Rows from a spatial reasoning dataset:
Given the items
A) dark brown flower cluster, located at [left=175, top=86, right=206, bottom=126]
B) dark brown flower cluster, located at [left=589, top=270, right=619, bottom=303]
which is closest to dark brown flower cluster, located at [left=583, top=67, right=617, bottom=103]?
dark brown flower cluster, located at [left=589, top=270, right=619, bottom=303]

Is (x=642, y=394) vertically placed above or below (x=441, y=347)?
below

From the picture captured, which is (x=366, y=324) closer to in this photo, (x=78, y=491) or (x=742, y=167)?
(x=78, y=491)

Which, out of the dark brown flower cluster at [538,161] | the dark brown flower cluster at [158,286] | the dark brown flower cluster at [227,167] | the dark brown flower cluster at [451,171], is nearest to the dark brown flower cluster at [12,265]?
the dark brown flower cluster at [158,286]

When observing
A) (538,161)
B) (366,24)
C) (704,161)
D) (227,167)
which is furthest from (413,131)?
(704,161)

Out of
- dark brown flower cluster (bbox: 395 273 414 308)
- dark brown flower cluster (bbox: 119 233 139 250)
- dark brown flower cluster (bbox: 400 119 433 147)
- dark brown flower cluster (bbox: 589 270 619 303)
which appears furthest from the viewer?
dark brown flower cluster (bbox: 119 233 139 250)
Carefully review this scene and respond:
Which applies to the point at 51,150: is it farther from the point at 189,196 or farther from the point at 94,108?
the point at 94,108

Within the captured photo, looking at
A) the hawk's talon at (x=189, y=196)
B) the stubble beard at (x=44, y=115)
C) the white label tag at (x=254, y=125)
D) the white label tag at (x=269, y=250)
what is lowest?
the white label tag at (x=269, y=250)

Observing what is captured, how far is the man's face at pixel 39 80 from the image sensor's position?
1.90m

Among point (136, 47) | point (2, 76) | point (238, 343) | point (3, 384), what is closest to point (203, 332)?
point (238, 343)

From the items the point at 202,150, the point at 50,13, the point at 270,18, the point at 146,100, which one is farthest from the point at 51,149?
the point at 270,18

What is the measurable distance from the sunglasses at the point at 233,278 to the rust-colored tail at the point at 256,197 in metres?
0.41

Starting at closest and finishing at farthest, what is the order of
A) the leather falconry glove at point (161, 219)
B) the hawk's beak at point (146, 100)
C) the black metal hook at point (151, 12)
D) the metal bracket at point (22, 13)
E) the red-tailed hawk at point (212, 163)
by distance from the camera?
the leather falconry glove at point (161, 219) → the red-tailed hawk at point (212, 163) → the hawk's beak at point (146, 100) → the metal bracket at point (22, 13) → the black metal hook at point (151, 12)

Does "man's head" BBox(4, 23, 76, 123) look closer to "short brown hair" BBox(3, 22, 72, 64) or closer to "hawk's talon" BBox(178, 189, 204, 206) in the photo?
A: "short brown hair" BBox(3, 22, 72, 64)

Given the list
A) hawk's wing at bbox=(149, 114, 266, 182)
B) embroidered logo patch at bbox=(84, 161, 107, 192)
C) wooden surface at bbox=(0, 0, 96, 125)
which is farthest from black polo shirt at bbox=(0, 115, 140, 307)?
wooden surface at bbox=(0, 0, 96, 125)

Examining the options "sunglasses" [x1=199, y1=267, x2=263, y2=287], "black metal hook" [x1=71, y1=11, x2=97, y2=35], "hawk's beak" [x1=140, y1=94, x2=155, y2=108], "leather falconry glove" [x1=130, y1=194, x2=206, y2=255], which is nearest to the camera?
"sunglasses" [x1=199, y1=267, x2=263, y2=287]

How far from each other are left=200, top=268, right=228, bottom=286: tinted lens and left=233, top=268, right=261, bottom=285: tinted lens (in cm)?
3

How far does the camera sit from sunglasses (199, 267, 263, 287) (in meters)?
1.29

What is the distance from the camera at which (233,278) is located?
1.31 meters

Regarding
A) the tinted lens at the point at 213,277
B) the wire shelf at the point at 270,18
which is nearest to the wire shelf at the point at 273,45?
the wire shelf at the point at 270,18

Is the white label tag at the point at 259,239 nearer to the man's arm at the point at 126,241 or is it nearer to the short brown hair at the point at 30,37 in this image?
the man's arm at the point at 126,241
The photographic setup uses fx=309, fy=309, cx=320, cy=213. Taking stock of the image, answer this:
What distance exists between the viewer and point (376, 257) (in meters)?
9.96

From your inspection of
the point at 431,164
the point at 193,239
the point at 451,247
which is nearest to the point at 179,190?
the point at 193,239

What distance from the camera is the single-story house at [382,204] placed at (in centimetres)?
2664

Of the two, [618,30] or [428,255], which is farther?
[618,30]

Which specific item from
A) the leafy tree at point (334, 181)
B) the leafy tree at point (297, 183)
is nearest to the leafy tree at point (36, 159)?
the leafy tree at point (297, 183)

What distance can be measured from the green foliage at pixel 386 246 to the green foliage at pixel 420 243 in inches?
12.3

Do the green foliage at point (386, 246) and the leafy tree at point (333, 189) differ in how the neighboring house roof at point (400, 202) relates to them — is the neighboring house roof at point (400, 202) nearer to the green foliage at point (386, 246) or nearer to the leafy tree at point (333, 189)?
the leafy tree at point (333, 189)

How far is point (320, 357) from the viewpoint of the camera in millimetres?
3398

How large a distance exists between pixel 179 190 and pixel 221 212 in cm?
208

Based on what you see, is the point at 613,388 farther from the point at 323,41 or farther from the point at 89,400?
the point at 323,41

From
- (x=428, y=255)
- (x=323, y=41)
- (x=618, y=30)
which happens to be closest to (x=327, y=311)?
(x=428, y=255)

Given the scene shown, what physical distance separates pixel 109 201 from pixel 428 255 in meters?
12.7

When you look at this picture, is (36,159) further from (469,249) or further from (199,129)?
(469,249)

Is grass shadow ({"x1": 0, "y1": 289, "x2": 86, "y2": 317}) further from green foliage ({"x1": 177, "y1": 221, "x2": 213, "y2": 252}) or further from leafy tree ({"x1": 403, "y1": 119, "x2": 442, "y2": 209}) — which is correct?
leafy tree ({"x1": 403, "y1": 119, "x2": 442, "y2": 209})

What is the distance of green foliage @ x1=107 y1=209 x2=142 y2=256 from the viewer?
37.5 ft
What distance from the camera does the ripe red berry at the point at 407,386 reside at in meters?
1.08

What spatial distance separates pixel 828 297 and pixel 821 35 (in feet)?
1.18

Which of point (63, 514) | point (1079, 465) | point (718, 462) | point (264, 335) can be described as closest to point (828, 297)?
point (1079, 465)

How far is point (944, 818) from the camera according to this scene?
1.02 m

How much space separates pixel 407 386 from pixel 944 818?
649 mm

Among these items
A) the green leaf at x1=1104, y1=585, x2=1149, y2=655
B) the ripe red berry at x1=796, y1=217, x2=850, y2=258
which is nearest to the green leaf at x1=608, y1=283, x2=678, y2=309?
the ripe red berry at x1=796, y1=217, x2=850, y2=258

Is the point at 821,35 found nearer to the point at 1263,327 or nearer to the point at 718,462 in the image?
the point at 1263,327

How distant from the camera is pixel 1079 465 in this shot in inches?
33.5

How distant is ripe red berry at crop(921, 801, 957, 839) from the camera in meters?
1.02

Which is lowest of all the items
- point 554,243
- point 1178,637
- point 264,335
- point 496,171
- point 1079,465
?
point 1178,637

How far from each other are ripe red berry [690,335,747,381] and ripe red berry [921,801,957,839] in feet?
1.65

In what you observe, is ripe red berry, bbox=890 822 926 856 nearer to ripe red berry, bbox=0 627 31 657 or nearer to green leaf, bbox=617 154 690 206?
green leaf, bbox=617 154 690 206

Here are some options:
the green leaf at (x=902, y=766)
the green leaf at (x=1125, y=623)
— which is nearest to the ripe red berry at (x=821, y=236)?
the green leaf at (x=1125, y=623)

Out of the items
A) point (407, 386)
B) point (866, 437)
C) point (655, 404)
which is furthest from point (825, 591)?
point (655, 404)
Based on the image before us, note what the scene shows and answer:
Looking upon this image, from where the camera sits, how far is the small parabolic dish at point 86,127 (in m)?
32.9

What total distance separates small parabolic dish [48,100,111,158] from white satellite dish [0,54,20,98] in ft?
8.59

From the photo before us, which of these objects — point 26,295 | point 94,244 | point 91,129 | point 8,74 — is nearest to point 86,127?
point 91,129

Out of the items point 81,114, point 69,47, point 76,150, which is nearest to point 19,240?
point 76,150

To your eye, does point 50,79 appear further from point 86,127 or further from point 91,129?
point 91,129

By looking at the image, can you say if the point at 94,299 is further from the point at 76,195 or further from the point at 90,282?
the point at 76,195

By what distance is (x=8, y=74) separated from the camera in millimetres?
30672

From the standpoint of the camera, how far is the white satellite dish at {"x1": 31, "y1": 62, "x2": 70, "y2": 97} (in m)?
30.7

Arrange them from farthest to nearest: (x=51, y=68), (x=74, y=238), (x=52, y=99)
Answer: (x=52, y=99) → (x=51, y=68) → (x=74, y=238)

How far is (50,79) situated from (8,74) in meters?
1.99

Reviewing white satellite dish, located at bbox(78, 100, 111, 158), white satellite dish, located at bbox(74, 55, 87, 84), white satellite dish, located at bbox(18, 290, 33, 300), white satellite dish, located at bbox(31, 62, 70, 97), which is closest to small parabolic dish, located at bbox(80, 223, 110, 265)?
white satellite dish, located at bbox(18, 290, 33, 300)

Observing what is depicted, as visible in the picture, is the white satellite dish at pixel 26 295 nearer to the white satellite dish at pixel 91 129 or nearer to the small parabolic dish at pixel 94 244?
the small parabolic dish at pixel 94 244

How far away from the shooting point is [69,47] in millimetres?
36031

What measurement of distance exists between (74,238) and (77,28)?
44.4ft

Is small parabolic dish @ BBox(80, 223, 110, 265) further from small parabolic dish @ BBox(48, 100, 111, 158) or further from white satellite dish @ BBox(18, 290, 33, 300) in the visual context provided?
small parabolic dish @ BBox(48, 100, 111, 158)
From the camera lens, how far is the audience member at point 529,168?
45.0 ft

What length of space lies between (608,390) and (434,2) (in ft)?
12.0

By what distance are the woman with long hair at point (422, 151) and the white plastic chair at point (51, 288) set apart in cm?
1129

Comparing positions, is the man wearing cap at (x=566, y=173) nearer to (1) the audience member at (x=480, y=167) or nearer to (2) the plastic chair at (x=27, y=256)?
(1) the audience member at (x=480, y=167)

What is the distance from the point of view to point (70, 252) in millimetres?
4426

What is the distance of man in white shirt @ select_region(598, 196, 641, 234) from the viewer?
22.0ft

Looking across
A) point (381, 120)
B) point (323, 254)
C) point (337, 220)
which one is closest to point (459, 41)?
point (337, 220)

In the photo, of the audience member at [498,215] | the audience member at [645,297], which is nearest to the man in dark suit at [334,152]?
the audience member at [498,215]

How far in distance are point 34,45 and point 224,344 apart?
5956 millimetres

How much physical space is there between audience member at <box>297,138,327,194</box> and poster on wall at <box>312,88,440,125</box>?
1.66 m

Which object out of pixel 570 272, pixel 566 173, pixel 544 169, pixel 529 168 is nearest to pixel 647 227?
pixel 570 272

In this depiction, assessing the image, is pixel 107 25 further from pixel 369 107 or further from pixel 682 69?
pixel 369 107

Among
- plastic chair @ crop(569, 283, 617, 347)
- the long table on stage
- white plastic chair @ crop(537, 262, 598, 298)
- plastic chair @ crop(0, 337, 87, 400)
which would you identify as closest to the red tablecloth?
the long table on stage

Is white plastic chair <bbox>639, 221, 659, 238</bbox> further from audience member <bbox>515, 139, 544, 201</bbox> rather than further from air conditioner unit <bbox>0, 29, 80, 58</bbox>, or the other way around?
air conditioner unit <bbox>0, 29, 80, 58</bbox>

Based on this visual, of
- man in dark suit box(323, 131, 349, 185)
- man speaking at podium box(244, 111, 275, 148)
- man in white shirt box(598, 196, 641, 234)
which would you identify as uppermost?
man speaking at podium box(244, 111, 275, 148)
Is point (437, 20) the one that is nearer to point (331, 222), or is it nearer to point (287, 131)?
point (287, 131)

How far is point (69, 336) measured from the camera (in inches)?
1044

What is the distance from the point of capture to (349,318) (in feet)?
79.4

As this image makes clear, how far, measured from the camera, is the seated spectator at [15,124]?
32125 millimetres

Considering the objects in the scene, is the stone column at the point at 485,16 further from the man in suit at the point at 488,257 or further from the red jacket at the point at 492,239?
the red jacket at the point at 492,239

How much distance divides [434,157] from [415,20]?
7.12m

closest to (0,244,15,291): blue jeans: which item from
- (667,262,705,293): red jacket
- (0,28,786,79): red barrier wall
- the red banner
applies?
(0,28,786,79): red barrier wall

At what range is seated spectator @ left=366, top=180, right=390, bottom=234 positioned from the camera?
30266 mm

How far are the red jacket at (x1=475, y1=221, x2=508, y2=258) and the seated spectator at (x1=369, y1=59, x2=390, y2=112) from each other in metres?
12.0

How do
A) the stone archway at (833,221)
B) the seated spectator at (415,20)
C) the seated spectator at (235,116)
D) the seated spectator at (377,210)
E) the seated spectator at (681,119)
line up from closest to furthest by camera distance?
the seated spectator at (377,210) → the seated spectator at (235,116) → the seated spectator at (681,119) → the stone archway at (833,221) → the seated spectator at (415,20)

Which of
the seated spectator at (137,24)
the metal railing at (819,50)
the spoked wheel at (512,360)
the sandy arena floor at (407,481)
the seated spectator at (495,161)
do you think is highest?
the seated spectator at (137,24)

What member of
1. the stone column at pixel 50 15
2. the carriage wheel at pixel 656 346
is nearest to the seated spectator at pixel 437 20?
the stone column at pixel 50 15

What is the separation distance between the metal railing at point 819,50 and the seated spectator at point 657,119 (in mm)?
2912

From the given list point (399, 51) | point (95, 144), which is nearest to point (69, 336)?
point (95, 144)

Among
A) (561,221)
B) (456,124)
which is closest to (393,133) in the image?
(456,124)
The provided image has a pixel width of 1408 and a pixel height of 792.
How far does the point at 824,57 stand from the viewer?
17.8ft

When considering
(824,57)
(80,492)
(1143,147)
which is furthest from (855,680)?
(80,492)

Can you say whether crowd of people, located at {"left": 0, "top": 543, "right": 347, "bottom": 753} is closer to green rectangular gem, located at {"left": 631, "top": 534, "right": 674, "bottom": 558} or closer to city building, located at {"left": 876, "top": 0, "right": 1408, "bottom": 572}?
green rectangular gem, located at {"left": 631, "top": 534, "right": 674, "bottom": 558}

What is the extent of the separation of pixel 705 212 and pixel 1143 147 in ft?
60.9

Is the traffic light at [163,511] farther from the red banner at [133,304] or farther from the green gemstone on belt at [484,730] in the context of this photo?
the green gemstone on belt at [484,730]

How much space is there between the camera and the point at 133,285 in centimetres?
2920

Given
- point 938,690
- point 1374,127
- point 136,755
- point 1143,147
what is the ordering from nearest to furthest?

PROBLEM DESCRIPTION
Print the line containing "From the given" and every line after it to the end of the records above, exactly as written, and nothing else.

WRITTEN RESPONSE
From the given list point (399, 51) | point (95, 144), which is nearest to point (69, 336)?
point (95, 144)

Among
A) (561,221)
B) (456,124)
which is closest to (393,133) in the image?
(456,124)
The provided image has a pixel width of 1408 and a pixel height of 792.
How far does the point at 824,57 stand from the viewer?
17.8ft

When considering
(824,57)
(80,492)
(1143,147)
which is furthest from (855,680)?
(80,492)

Can you say whether crowd of people, located at {"left": 0, "top": 543, "right": 347, "bottom": 753} is closer to green rectangular gem, located at {"left": 631, "top": 534, "right": 674, "bottom": 558} or closer to city building, located at {"left": 876, "top": 0, "right": 1408, "bottom": 572}?
green rectangular gem, located at {"left": 631, "top": 534, "right": 674, "bottom": 558}

What is the extent of the separation of pixel 705 212 and pixel 1143 147 in ft?
60.9

Is the traffic light at [163,511] farther from the red banner at [133,304] or farther from the green gemstone on belt at [484,730] in the context of this photo?
the green gemstone on belt at [484,730]

How much space is there between the camera and the point at 133,285 in centimetres?
2920

Given
- point 938,690
- point 1374,127
- point 136,755
- point 1143,147
what is the ordering from nearest to furthest?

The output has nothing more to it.